## Do this
Count the lines in the material below that contain the string "trousers", and give only that number.

## The input
-- -- --
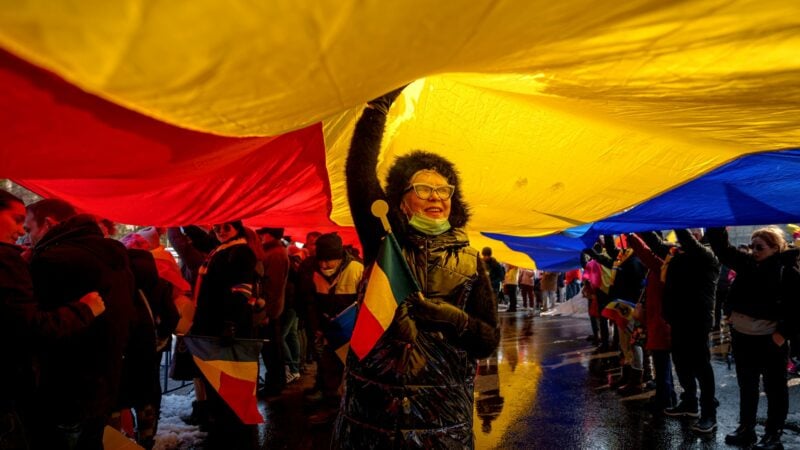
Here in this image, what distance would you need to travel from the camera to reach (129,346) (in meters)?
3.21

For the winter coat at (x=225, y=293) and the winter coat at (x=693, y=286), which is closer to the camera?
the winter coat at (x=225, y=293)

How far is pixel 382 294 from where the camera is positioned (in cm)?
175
-- -- --
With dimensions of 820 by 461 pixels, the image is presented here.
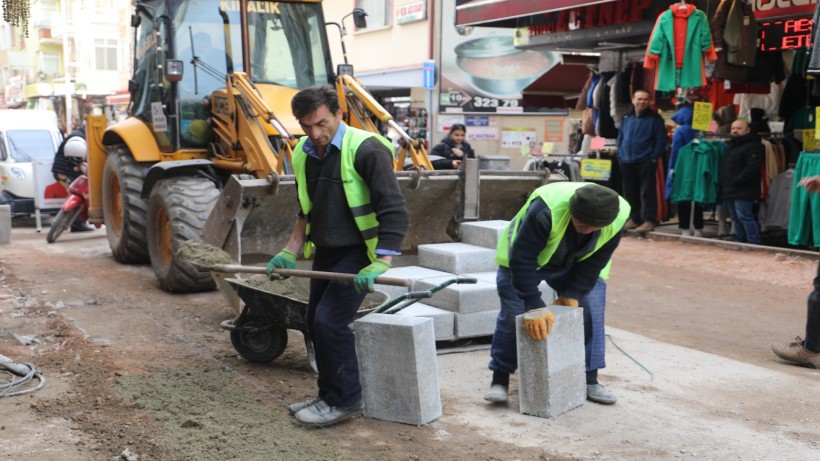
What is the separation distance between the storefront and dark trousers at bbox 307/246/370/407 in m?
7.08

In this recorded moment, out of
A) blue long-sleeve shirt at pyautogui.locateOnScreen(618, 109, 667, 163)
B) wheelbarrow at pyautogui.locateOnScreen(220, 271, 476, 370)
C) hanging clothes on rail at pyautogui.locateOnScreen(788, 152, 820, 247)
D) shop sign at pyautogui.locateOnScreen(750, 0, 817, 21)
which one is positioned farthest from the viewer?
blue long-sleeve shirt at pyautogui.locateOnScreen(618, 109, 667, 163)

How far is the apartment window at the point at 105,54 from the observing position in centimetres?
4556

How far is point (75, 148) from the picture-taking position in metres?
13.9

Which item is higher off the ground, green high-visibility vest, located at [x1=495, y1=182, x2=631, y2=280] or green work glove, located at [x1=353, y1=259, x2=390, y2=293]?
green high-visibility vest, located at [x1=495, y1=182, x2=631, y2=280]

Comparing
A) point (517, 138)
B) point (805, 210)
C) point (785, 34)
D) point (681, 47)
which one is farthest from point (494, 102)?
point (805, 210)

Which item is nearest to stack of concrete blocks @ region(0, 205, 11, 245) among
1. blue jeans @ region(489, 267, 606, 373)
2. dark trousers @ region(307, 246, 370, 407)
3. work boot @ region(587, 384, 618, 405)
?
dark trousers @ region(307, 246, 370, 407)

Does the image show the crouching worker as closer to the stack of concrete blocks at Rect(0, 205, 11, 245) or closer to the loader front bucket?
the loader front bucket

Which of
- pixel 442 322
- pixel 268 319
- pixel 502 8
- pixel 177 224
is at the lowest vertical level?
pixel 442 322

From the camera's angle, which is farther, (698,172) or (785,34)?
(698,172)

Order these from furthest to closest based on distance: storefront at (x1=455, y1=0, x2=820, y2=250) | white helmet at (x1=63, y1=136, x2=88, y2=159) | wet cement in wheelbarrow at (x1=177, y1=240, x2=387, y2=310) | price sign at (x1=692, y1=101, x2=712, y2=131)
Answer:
-- -- --
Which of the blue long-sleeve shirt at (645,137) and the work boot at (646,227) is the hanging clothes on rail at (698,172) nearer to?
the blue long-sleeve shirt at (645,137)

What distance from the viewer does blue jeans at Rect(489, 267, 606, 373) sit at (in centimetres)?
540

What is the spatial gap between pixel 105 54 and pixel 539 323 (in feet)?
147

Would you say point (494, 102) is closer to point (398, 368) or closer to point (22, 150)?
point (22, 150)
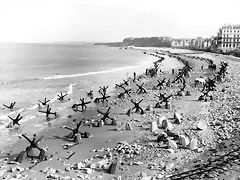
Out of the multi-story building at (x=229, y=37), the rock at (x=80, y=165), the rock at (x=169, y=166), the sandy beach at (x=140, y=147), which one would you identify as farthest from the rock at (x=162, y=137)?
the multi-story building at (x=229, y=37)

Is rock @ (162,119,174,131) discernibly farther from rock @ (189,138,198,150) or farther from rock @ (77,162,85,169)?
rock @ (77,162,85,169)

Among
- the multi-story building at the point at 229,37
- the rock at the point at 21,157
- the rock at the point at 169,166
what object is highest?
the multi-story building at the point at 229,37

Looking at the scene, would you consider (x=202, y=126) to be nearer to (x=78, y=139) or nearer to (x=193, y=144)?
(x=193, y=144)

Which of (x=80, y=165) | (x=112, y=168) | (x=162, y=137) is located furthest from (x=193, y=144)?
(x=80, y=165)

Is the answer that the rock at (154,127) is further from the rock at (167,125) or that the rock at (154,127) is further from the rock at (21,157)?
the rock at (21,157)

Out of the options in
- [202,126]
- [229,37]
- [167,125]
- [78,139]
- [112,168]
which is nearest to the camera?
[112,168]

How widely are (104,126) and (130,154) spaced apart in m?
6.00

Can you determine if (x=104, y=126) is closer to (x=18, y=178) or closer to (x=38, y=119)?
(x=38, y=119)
-- -- --
## Full output
3